Data recently collected from 6000 consumers across western Europe, by McKinsey, has shown that an additional 16% would seek products with sustainable credentials when shops reopen, 20% intend to reduce overall spending for the rest of the year and 45% would look favourably upon companies that communicate concern and purpose rather than price and product.
Eugene Rabkin recently wrote for The Business of Fashion that, “two-three years from now, once the virus is beaten back and a vaccine is created, consumers will go right back to buying goods from luxury conglomerates and fast fashion behemoths alike.”
However, forecaster Li Edelkoort has suggested that quarantine consumption will likely have a profound cultural and economic impact, catalysing an acceleration towards heightened expectations of purpose-driven, sustainable action and opposition to wasteful business models
Forecasters have suggested that industries will be forced to embrace sustainable practices after COVID-19 but there is a danger that virtue signalling and greenwash may take the place of action if the proper tools are not used to objectively assess businesses and their claims.
True sustainability in business requires a profound transformation throughout entire industries and it will take more than brand pledges to achieve this.

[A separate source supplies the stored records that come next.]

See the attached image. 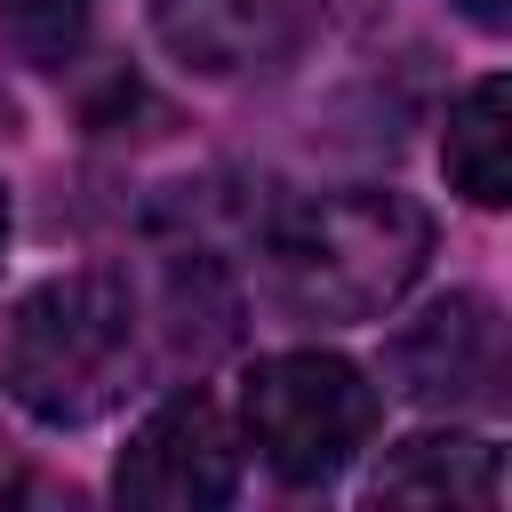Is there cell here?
I'll return each instance as SVG.
<instances>
[{
	"label": "cell",
	"mask_w": 512,
	"mask_h": 512,
	"mask_svg": "<svg viewBox=\"0 0 512 512\" xmlns=\"http://www.w3.org/2000/svg\"><path fill=\"white\" fill-rule=\"evenodd\" d=\"M312 24H320V0H152L160 48L208 80L280 64Z\"/></svg>",
	"instance_id": "cell-5"
},
{
	"label": "cell",
	"mask_w": 512,
	"mask_h": 512,
	"mask_svg": "<svg viewBox=\"0 0 512 512\" xmlns=\"http://www.w3.org/2000/svg\"><path fill=\"white\" fill-rule=\"evenodd\" d=\"M432 256V216L408 192H336L272 224V296L304 320H376Z\"/></svg>",
	"instance_id": "cell-1"
},
{
	"label": "cell",
	"mask_w": 512,
	"mask_h": 512,
	"mask_svg": "<svg viewBox=\"0 0 512 512\" xmlns=\"http://www.w3.org/2000/svg\"><path fill=\"white\" fill-rule=\"evenodd\" d=\"M240 432L272 480L320 488L376 432V384L344 352H272L240 384Z\"/></svg>",
	"instance_id": "cell-3"
},
{
	"label": "cell",
	"mask_w": 512,
	"mask_h": 512,
	"mask_svg": "<svg viewBox=\"0 0 512 512\" xmlns=\"http://www.w3.org/2000/svg\"><path fill=\"white\" fill-rule=\"evenodd\" d=\"M88 8H96V0H0V40H8L24 64L56 72V64L88 40Z\"/></svg>",
	"instance_id": "cell-9"
},
{
	"label": "cell",
	"mask_w": 512,
	"mask_h": 512,
	"mask_svg": "<svg viewBox=\"0 0 512 512\" xmlns=\"http://www.w3.org/2000/svg\"><path fill=\"white\" fill-rule=\"evenodd\" d=\"M8 128H16V96L0 88V136H8Z\"/></svg>",
	"instance_id": "cell-11"
},
{
	"label": "cell",
	"mask_w": 512,
	"mask_h": 512,
	"mask_svg": "<svg viewBox=\"0 0 512 512\" xmlns=\"http://www.w3.org/2000/svg\"><path fill=\"white\" fill-rule=\"evenodd\" d=\"M464 16H472L480 32H504V24H512V0H464Z\"/></svg>",
	"instance_id": "cell-10"
},
{
	"label": "cell",
	"mask_w": 512,
	"mask_h": 512,
	"mask_svg": "<svg viewBox=\"0 0 512 512\" xmlns=\"http://www.w3.org/2000/svg\"><path fill=\"white\" fill-rule=\"evenodd\" d=\"M0 248H8V192H0Z\"/></svg>",
	"instance_id": "cell-12"
},
{
	"label": "cell",
	"mask_w": 512,
	"mask_h": 512,
	"mask_svg": "<svg viewBox=\"0 0 512 512\" xmlns=\"http://www.w3.org/2000/svg\"><path fill=\"white\" fill-rule=\"evenodd\" d=\"M376 504H496L504 496V456L472 432H424V440H400L376 480H368Z\"/></svg>",
	"instance_id": "cell-7"
},
{
	"label": "cell",
	"mask_w": 512,
	"mask_h": 512,
	"mask_svg": "<svg viewBox=\"0 0 512 512\" xmlns=\"http://www.w3.org/2000/svg\"><path fill=\"white\" fill-rule=\"evenodd\" d=\"M384 376H392V392L432 400V408L488 392V376H496V312L480 296H440L424 320H408L384 344Z\"/></svg>",
	"instance_id": "cell-6"
},
{
	"label": "cell",
	"mask_w": 512,
	"mask_h": 512,
	"mask_svg": "<svg viewBox=\"0 0 512 512\" xmlns=\"http://www.w3.org/2000/svg\"><path fill=\"white\" fill-rule=\"evenodd\" d=\"M136 368V304L112 272H56L8 312L0 384L32 424H96Z\"/></svg>",
	"instance_id": "cell-2"
},
{
	"label": "cell",
	"mask_w": 512,
	"mask_h": 512,
	"mask_svg": "<svg viewBox=\"0 0 512 512\" xmlns=\"http://www.w3.org/2000/svg\"><path fill=\"white\" fill-rule=\"evenodd\" d=\"M112 488H120V504H144V512H208V504H232V488H240V440H232L224 408L208 392L160 400L128 432Z\"/></svg>",
	"instance_id": "cell-4"
},
{
	"label": "cell",
	"mask_w": 512,
	"mask_h": 512,
	"mask_svg": "<svg viewBox=\"0 0 512 512\" xmlns=\"http://www.w3.org/2000/svg\"><path fill=\"white\" fill-rule=\"evenodd\" d=\"M440 168L472 208L512 200V88H504V72H488L456 96L448 136H440Z\"/></svg>",
	"instance_id": "cell-8"
}]
</instances>
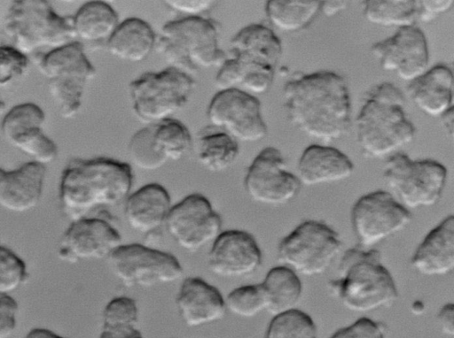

In order to adopt sustainable practices across global markets, transparency and verification are needed.
How do we secure the future for sustainability?
Innovative companies on average generate annual total shareholder returns that are 3.6 percentage points higher than those of their peers but market leaders cannot successfully innovate and remain profitable and globally cohesive without the help of tools, processes, collaborations with startups, sustainable businesses who can scale and lead the way.
In BCG’s 2019 Global Innovation Survey reported 80% of companies rated innovation a top-three priority, but only 30% said its organisations were good at it.
By using AI, algorithms and third-party data to develop verification tools and processes that can be applied globally, we can establish a ‘human-centric’ economy post COVID-19 and eradicate greenwashing in the process.
“A more resilient future for sustainability in business benefits everyone.” Says our Co-Founder and CEO Abbie Morris. “But that means accountability, it means real innovation at every level, not only for the fashion industry, but for every industry. Consumers see that, businesses at every level are aware of it and investors understand it.”